• [Source passage]
In a recent earnings report, PepsiCo’s snack unit Frito-Lay revealed a decline in revenue for its second quarter, marking a significant change after several quarters of price hikes. The company attributed this drop to the impact of years of inflation on household finances, leading to a shift in consumer behavior towards more budget-friendly options.
As a response to these challenges, Frito-Lay is considering cost-cutting measures and increasing promotions for its range of brands, including popular snacks like Cheetos, Lay’s, Doritos, and Smartfood. Despite a slowdown in inflation, American consumers are still feeling the effects of higher prices, particularly in everyday items like snacks.
The trend of price cuts has been observed among major retailers in recent months, reflecting a trend towards more cautious spending by consumers. Data from the Federal Reserve shows that the average price of potato chips has risen from $5.09 in June 2020 to $6.56 in June 2024.
PepsiCo chairman and CEO Ramon Laguarta acknowledged the need to give back value to consumers after years of inflation, suggesting that certain products may receive price adjustments to offer more affordable options. Laguarta emphasized the company’s focus on providing value to customers, with plans to offer broader price tiers and increase marketing efforts for cheaper products.
Overall, Frito-Lay is looking to adapt to the changing preferences of consumers and provide more value across its product portfolio. With a commitment to offering affordable options and responding to consumer feedback, the company aims to maintain its position in the competitive snack market.

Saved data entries
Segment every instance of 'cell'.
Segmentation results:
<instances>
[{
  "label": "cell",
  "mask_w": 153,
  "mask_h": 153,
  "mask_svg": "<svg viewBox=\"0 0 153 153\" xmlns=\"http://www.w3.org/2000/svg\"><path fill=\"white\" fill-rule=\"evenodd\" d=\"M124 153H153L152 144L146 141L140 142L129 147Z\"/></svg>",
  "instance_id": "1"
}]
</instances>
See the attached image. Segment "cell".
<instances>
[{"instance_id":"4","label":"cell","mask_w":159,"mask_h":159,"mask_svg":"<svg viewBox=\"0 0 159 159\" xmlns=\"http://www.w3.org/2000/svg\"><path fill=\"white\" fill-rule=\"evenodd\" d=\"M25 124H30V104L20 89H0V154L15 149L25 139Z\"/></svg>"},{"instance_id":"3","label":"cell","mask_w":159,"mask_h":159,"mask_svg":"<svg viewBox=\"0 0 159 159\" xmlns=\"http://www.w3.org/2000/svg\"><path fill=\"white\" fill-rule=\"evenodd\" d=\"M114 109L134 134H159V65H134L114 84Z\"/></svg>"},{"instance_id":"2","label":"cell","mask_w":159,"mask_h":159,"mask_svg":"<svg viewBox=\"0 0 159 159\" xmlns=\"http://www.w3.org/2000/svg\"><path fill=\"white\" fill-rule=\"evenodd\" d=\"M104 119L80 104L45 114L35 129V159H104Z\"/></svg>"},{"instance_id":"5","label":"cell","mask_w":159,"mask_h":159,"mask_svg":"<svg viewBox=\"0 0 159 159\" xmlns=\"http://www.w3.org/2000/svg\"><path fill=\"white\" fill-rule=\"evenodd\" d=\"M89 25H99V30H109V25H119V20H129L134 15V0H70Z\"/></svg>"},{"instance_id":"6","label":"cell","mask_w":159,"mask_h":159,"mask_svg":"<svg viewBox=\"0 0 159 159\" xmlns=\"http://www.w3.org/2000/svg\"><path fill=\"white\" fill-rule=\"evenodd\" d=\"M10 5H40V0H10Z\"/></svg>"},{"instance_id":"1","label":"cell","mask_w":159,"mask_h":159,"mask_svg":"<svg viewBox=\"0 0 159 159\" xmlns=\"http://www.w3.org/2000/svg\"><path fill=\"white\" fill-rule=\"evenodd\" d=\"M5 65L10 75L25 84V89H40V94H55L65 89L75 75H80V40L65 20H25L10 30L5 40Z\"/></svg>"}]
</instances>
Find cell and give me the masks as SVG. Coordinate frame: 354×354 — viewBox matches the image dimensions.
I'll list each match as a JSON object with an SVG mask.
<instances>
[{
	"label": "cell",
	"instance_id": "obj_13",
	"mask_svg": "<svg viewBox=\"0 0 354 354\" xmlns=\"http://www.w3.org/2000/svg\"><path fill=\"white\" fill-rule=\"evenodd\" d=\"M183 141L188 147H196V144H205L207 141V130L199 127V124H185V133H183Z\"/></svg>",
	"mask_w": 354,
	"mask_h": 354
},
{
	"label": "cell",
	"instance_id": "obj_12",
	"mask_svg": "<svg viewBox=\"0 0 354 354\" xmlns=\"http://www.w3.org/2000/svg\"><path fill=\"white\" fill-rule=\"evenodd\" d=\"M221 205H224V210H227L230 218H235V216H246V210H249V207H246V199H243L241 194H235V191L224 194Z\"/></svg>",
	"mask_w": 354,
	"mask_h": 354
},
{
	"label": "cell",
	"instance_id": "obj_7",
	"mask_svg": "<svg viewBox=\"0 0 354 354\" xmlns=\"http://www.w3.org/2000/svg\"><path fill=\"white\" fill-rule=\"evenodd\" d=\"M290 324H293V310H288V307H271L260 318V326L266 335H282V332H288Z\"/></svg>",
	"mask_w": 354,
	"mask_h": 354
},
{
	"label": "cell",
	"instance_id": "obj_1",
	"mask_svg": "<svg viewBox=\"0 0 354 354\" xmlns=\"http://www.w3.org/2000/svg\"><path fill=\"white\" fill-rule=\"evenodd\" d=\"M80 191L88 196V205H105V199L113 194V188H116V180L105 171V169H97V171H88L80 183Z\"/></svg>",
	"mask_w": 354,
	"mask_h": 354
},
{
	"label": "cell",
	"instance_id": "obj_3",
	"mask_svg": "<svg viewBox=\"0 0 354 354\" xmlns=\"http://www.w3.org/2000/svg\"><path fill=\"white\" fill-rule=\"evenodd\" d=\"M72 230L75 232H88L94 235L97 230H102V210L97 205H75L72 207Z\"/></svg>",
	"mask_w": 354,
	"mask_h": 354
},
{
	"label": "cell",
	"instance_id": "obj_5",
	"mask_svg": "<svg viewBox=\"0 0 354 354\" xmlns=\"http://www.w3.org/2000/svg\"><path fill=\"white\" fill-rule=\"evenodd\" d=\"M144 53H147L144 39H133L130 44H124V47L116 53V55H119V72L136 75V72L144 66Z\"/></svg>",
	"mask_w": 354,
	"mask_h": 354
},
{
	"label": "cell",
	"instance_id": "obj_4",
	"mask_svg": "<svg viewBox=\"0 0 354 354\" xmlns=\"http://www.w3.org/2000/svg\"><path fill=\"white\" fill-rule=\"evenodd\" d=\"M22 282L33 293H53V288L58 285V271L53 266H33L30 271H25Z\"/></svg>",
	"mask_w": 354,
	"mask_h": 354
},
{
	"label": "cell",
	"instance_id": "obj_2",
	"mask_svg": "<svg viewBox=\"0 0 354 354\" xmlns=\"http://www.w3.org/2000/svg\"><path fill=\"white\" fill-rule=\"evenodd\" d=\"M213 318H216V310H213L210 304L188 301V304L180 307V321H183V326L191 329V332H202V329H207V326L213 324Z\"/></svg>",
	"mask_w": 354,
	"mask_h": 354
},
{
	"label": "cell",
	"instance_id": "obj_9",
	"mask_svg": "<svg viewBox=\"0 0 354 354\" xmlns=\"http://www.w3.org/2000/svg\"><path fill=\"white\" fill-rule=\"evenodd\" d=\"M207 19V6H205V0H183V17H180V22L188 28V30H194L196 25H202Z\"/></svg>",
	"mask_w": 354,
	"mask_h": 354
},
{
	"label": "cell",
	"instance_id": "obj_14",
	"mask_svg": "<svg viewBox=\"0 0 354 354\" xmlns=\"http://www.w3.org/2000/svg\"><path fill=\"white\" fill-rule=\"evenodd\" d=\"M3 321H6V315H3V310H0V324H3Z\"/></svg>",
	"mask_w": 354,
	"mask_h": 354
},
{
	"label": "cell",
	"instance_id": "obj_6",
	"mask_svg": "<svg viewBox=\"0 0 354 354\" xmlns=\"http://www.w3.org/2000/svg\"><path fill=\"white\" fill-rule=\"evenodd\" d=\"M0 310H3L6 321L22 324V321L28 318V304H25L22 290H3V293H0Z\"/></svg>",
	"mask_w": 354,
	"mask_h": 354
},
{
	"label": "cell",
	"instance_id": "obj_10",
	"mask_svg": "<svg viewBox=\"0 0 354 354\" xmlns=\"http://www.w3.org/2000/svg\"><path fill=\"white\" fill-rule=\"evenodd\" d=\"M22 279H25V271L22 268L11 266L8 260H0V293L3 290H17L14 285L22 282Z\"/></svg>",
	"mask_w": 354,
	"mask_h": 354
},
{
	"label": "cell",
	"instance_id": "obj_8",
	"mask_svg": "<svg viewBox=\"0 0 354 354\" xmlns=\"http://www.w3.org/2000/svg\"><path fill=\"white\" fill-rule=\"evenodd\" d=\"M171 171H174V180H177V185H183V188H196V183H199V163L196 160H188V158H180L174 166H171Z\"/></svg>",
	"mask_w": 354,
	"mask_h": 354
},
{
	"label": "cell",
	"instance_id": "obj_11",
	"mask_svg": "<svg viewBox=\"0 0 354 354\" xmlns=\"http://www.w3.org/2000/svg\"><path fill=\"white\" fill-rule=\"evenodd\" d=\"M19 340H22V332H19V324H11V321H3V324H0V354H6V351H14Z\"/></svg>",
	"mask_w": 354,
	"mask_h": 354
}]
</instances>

• [The problem] Retype everything from "As a response" down to "in June 2024." in the Frito-Lay earnings passage.

• [Answer]
As a response to these challenges, Frito-Lay is considering cost-cutting measures and increasing promotions for its range of brands, including popular snacks like Cheetos, Lay’s, Doritos, and Smartfood. Despite a slowdown in inflation, American consumers are still feeling the effects of higher prices, particularly in everyday items like snacks.
The trend of price cuts has been observed among major retailers in recent months, reflecting a trend towards more cautious spending by consumers. Data from the Federal Reserve shows that the average price of potato chips has risen from $5.09 in June 2020 to $6.56 in June 2024.